PROBLEM REQUIREMENTS:
Could you restate word for word the lines running from the one with "Dragonball Z - Video" to the end of the data, both ends included, but without pictures?

Caption-style text data:
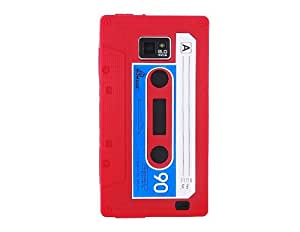 Silicone Case for Samsung I9100 Galaxy S2 (Red) + Worldwide free shiping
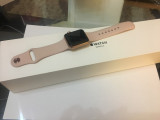 Vand iWatch series 3, 38 mm, Otel inoxidabil, 38mm, Rose Gold, Apple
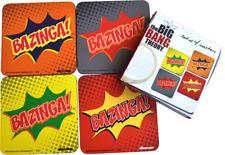 The Big Bang Theory - Bazinga! Coaster Set
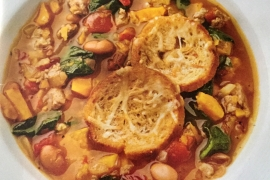 Hearty Tuscan Soup with Parmesan Croutons
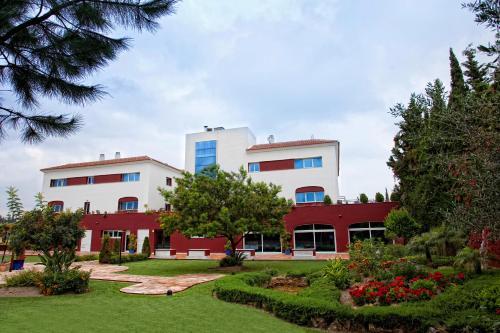 Cortijo Chico Málaga Airport - Hotel - Alhaurín de la Torre
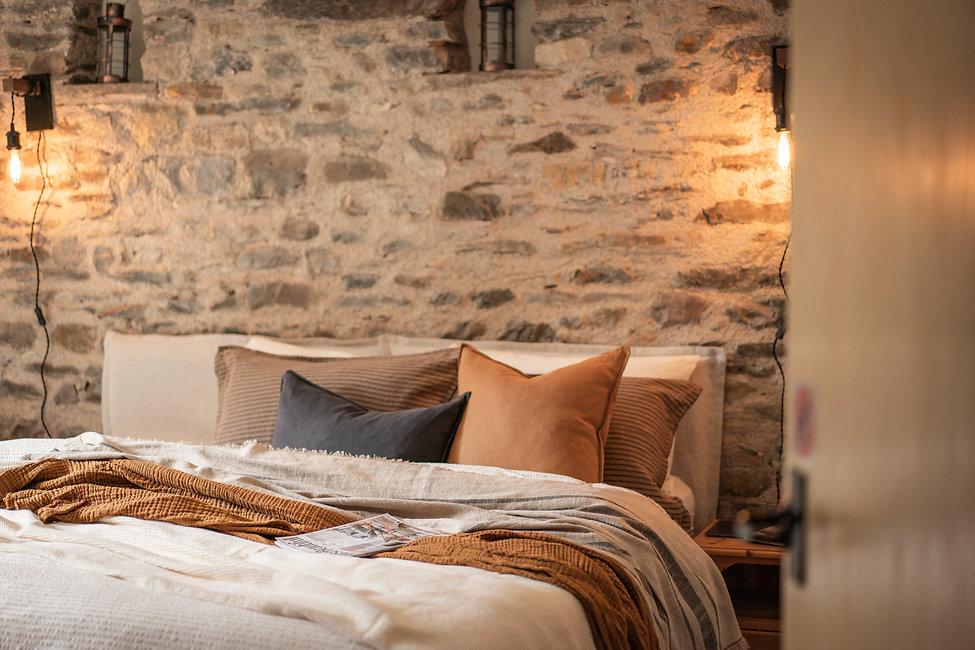 Haystore Bedroom at The Green Cumbria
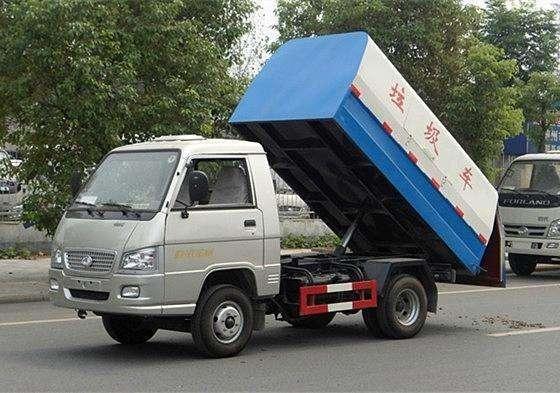 垃圾车分哪些种类 各自有什么用途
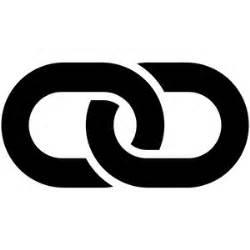 qa    create  direct link   image  file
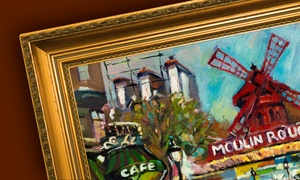 Art & Framing Gallery: $17 for $75 Worth of Paintings, Frames, Custom Framing at Art & Framing Gallery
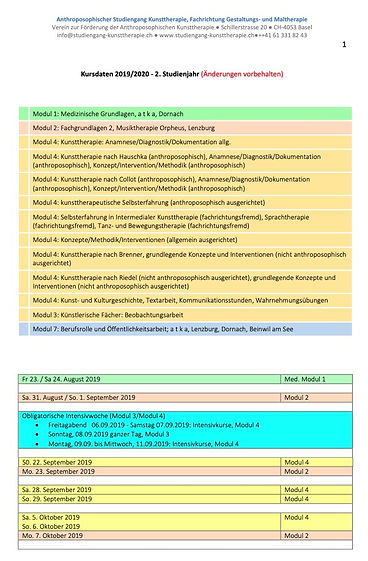 Bildschirmfoto 2020-01-05 um 21.17.06.jp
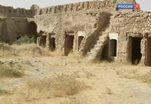 Боевики уничтожили еще один памятник мировой культуры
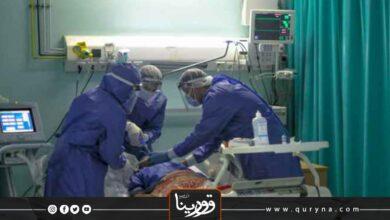 Photo of وفاة طبيب أردني في ليبيا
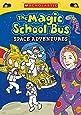 The Magic School Bus: Space Adventures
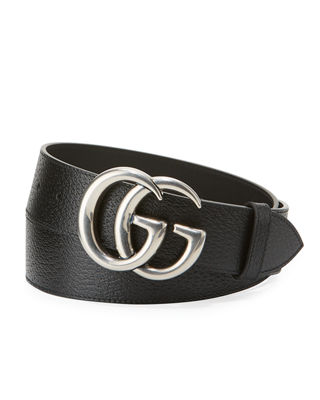 Gucci Men's Leather Belt with Silvertone Double-G Buckle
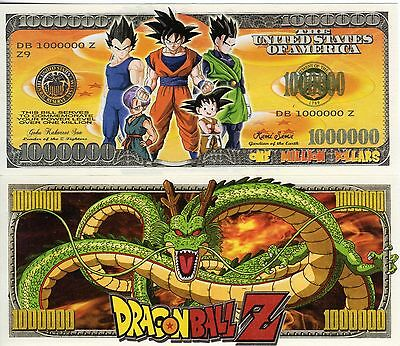 Dragonball Z - Video Game Series Million Dollar Novelty Money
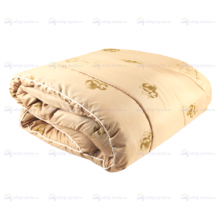 Одеяло Верблюжье очень тёплое Стандарт 172х205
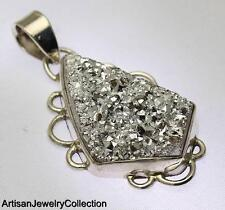 SILVER DRUZY PENDANT 925 STERLING SILVER ARTISAN JEWELRY COLLECTION Y222B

TASK SOLUTION:
 Dragonball Z - Video Game Series Million Dollar Novelty Money
 Одеяло Верблюжье очень тёплое Стандарт 172х205
 SILVER DRUZY PENDANT 925 STERLING SILVER ARTISAN JEWELRY COLLECTION Y222B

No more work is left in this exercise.